Unite, the largest provider with 74,900 beds, according to Cushman & Wakefield, suspended all rents for students who returned home in the first lockdown from March 2020, but scaled back concessions this year, offering students a discount of 50 per cent if they were not living in their accommodation.
Other providers manage rather than own blocks of halls. Homes for Students and CRM, which collectively house nearly 40,000 students, said they worked with owners and investors to offer discounts or refunds but this had not been possible in all properties.
For the 39 per cent of students that, according to the National Student Accommodation Survey, rent from a non-corporate landlord, no discount or refund scheme is available, leaving many paying full rent. In April 2021, a survey by the National Union of Students found more than one-fifth of students were unable to pay their rent in full in the previous four months.
At Sheffield Hallam University, where halls are run by private companies rather than the university, students living in properties run by Abodus were offered no refunds, even if their rooms were unoccupied. Those withholding their rent have been issued with warnings of legal action.
In March, solicitors acting for Abodus told rent striker Zachary Larkham he had 30 days to pay £2,048, including legal costs, or face court proceedings or an eviction order. He said he has been unable to pay after he lost his job last March.
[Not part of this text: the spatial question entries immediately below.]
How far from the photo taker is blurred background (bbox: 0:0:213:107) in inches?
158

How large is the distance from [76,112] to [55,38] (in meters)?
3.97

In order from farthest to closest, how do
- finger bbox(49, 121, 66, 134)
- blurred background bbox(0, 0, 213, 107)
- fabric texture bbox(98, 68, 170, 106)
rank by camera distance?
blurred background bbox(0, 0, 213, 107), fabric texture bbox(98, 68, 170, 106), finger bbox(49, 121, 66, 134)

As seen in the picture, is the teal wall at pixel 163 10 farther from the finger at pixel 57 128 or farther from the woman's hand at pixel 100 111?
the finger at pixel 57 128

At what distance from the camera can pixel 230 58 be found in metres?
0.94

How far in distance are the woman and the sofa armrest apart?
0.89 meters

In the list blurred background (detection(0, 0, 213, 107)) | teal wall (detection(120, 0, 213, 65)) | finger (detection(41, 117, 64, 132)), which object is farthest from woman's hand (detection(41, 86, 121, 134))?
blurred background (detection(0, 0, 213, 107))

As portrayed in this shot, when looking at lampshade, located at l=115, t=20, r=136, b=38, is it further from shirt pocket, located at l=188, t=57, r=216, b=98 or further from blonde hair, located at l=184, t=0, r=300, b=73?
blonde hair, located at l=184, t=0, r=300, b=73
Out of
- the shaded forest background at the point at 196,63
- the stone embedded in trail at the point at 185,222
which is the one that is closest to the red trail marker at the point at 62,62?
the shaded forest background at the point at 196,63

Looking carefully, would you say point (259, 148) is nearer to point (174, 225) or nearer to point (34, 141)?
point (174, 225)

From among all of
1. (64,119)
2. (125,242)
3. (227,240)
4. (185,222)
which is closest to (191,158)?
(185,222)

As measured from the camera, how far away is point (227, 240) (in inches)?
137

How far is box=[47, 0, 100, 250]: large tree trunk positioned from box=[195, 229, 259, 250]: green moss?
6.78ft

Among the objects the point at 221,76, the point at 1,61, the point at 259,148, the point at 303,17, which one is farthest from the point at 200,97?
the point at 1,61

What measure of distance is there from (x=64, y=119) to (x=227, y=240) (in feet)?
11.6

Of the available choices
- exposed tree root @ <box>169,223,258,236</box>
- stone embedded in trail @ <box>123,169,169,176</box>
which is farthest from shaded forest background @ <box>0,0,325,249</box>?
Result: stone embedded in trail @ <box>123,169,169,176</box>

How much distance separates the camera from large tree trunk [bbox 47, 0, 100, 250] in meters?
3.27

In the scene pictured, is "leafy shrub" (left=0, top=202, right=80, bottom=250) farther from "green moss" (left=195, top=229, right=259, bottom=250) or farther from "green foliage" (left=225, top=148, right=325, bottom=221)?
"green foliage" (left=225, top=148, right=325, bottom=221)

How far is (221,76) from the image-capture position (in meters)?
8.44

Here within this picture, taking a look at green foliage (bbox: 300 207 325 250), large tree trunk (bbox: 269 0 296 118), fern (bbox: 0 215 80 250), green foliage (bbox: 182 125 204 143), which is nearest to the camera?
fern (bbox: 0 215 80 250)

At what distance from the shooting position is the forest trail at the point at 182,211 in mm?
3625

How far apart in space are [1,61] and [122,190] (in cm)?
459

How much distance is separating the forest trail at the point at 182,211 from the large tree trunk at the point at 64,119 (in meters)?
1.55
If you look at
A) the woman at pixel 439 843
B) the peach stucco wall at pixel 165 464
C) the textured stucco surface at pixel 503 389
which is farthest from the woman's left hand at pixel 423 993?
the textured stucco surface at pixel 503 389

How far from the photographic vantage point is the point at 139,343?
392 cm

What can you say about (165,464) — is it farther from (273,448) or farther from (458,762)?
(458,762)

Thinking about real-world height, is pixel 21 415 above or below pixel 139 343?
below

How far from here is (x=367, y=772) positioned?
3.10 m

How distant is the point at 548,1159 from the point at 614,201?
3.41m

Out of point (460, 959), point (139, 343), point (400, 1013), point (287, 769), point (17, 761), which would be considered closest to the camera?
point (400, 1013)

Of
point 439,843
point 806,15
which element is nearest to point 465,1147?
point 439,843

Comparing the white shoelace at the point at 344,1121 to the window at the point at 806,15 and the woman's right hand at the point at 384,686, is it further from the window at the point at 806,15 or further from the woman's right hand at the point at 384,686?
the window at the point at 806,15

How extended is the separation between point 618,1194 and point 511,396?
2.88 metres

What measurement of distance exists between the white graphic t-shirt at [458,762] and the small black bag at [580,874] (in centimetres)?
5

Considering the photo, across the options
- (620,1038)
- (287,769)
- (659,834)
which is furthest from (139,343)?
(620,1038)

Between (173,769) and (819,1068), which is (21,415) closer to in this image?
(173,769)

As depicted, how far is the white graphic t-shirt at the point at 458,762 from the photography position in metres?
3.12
“The only way to afford uni would have been to work,” he said. “I haven’t got any savings left. I am broke.”
Abodus said it had clearly informed students of rent obligations and offered students the opportunity to stay in their rooms for free for an extra four weeks in the summer. “We have set out to prioritise those most in need of help and have considered any ‘special circumstance’ cases related to Covid for release from tenancy,” it said.
Stretched university finances have been placed under greater strain by rent rebates, and vice-chancellors have urged the government to provide greater support.
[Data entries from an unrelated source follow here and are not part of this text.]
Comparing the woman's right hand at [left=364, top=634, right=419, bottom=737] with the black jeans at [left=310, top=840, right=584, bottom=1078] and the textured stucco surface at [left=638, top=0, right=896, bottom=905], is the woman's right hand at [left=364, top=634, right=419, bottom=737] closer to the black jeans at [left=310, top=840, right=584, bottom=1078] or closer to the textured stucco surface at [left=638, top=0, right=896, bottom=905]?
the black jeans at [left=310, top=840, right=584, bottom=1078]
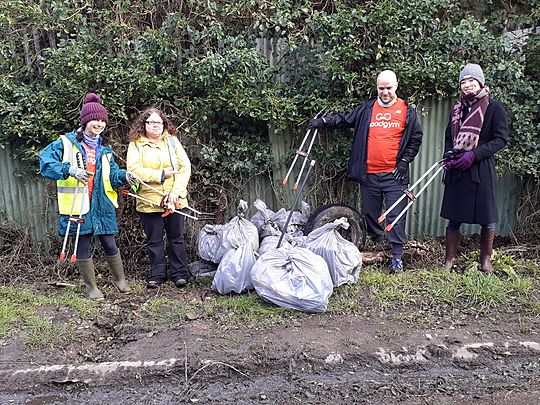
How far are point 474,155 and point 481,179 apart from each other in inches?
10.4

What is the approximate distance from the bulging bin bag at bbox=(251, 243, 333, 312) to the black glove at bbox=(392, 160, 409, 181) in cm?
131

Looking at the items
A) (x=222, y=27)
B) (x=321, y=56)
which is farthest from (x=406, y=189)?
(x=222, y=27)

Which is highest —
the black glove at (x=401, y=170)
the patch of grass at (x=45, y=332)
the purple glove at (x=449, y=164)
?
the purple glove at (x=449, y=164)

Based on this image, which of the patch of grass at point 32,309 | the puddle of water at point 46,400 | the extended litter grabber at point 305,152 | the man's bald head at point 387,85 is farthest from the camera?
the extended litter grabber at point 305,152

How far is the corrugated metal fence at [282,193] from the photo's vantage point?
5.64m

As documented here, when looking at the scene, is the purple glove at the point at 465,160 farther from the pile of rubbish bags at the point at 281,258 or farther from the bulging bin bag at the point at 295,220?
the bulging bin bag at the point at 295,220

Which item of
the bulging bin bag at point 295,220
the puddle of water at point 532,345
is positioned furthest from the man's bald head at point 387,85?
the puddle of water at point 532,345

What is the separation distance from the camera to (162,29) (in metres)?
5.36

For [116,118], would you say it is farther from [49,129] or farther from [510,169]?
[510,169]

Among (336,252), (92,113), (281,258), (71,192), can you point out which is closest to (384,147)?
(336,252)

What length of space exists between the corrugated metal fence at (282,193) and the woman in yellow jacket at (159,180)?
41.4 inches

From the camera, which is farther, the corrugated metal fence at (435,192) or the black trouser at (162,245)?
the corrugated metal fence at (435,192)

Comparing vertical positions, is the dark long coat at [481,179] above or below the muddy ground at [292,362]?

The Department for Education said it had recently distributed an additional £85m for those students most in need, including those struggling with accommodation costs. “If students think their accommodation provider is treating them unfairly, they have the option to raise a complaint with the Competition and Markets Authority,” it said.
According to the Office for National Statistics, 76 per cent of students were living at their term-time address by March this year.
Holmes said many students had been brought back on “false promises”. Oscar Ward, housing officer at the School of Oriental and African Studies in London, said mounting bills meant many students felt forced to travel back to their student accommodation despite government guidance to the contrary. “They were left with no other choice than to have to pay,” he said.
Ward said the mixed offer of private halls in London, where students from different universities live in dozens of private halls each with different rental arrangements, made it harder to help students or campaign for support.
“These private companies do not have the level of public visibility or responsibility to students,” he said. “It’s universities shirking their responsibility.”